Вслед за Мейерхольдом (через влияние Брехта) Брук еще больше усилил подобные качества, туже натянул "нерв". Он занялся особым сольфеджио: пением обожженным горлом. Вот почему ему так важен был этот "нерв" — активность, страстность отношения к явлениям действительности. Вырабатывалась новая внутренняя техника, по-своему совершенная. Артисты Брука умеют будить беса в крови даже дважды в день (если идет утренник).
Результаты оказались важными: молодая труппа научилась свободно дышать в причудливой сфере гротеска, где задранная нога клоуна может повиснуть над пропастью.
"Нерв комедианта" — напряженная струна, спружиненная энергия — в спектаклях Брука вовсе не отвлеченное качество темперамента, а отношение к трагическому в мире, к гротескному в жизни. Связь режиссера с определенными явлениями жизни множеством мыслей, чувств — гневом, болью.
Теперь эти опыты освоили многие. И то, что в постановках Брука жило страстью, гневом, тревогой, превратили в "стиль". Так теперь и говорится на Западе: XIX век — романтизм, сентиментальность; XX — черный Шекспир, театр жестокости.

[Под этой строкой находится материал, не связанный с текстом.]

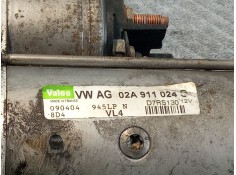 Recambio de motor arranque para seat león referencia OEM IAM 02A911024G D7RS130  2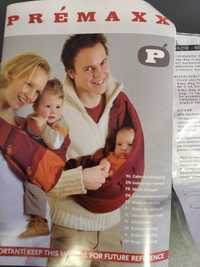Nosidełko/chusta baby-bag firmy Premaxx z instrukcją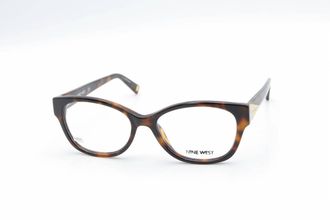 Nine West Womens Nw5104 Cat Eye Eyeglasses In Tortoise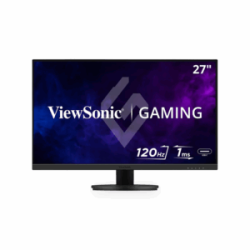 Monitor gamer ViewSonic 27? FHD, 120Hz (OC), 1ms, IPS, HDMI/DP/USB-C, altavoces integrados
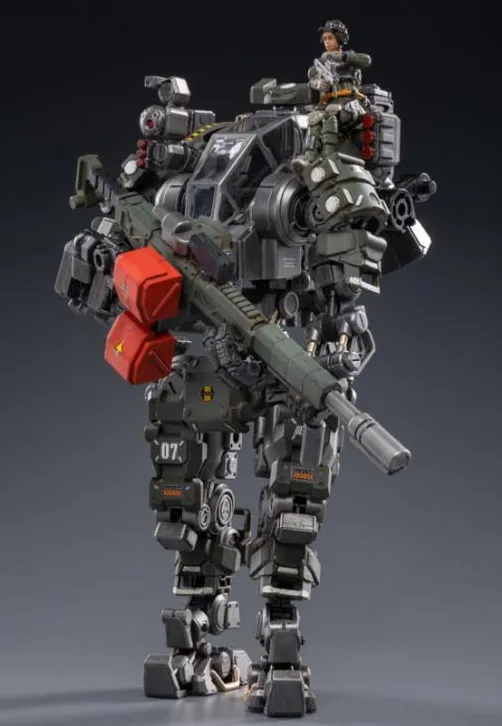 Steelbone Armor Firepower H07 Olive with Pilot | Joy Toy Dark Source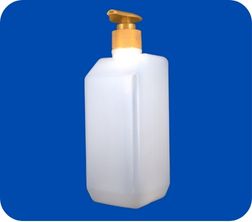 500ml square natural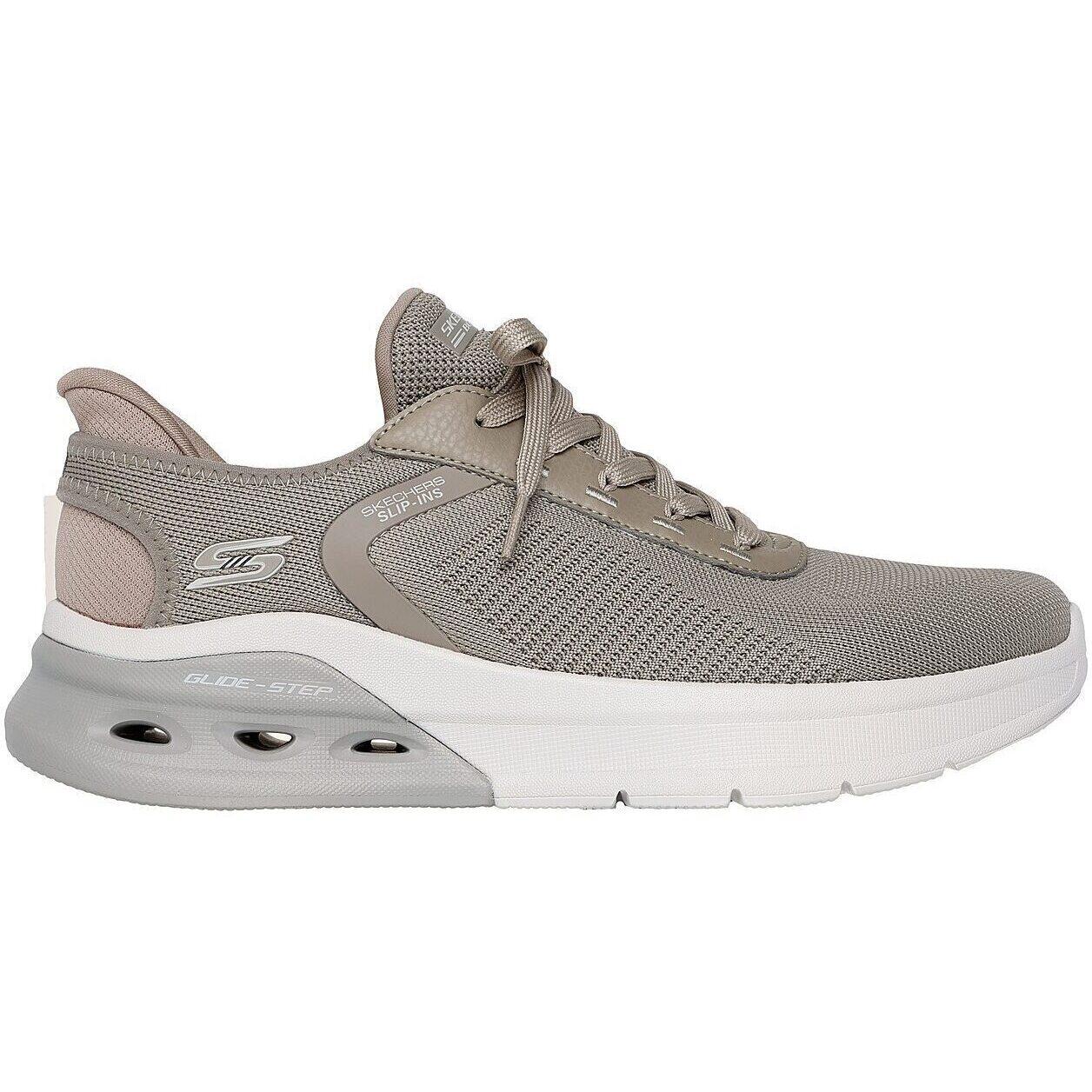 Baskets Skechers Bobs Arc Waves 2.0, Gris, Hommes 1/3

В "Ченчи" — единственной постановке Арто — отец, чудовище разврата, хотел изнасиловать дочь; во время сна дети забили ему один гвоздь в глаз, другой — в горло; их казнили.

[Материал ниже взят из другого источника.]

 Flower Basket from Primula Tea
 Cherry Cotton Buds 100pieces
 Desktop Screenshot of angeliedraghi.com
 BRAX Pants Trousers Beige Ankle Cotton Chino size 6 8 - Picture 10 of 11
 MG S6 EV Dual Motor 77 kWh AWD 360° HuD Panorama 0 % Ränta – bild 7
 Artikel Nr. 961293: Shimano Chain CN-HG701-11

Стендаль нашел эту историю в старых итальянских хрониках. Какие только дела не записаны в хрониках нашего времени: душегубки, массовые убийства, атомная бомба... Художники жестокого века не случайно вспомнили театр жестокости. Они читают Шекспира — и рядом с тенями убитых Макбетом видят тени погибших в газовых печах. На иллюстрациях подарочных изданий викторианских времен Гамлета изображали нежным юношей. "Я должен быть жесток", — это говорит не антигерой антипьесы, а Датский принц, так он ведет себя не только с королем Клавдием, но и с матерью, с возлюбленной.

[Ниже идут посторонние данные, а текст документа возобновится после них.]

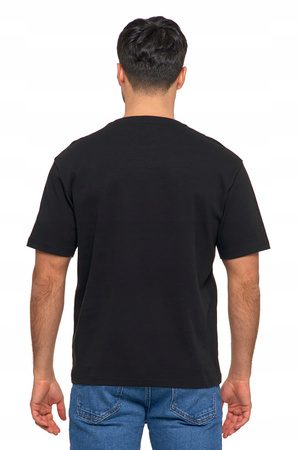 T-SHIRT PREMIUM MĘSKI GŁADKI Koszulka Oversize Bluzka Bez Wzoru MORAJ 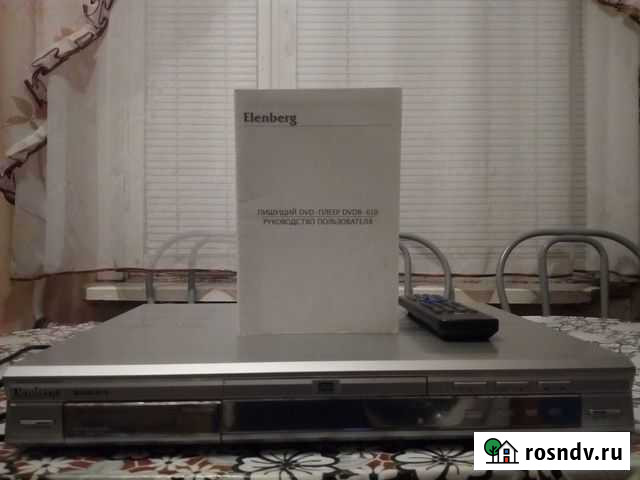 DVD-плеер(рекордер) Elenberg dvdr-610 Нижнекамск - изображение 1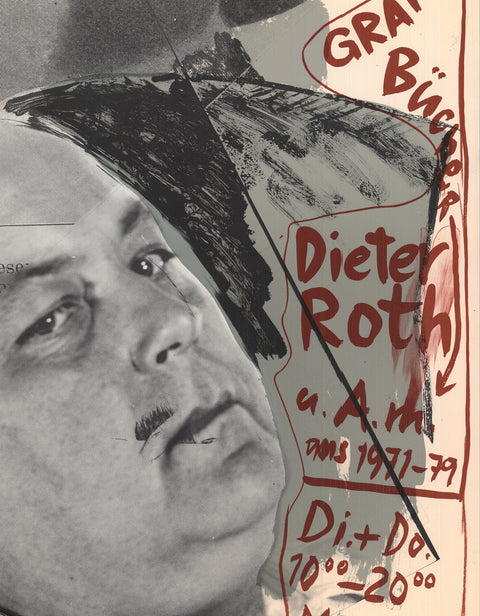 DIETER ROTH Bucher und Grafik, 1979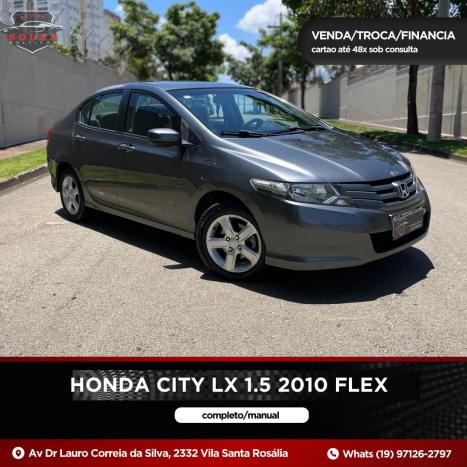 HONDA City Sedan 1.5 16V 4P LX FLEX, Foto 1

Я писал, что шекспировскую войну можно увидеть только в глазах героев. Можно ее увидеть даже в дырах на месте глаз. В стратфордской постановке "Лира" на сцене не было и тени сражения, Брук дал его схему, как бы вывел его формулу в одном только звуке. На пустой, ровно освещенной сцене сидел на полу Глостер — Эдгар оставил отца здесь и ушел сражаться. Слышался грохот и лязганье железа, лицо слепого было обращено к зрительному залу, он сидел совершенно неподвижно, как большая нелепая кукла, манекен, пустые глазницы невыносимо долго (по сценическому времени) смотрели на нас, в нас. Мгновения смерти нельзя было заметить, а железо все так же грохотало и скрежетало.
Образ поразил меня своей силой. Но мне было жалко, что режиссер срубил дерево.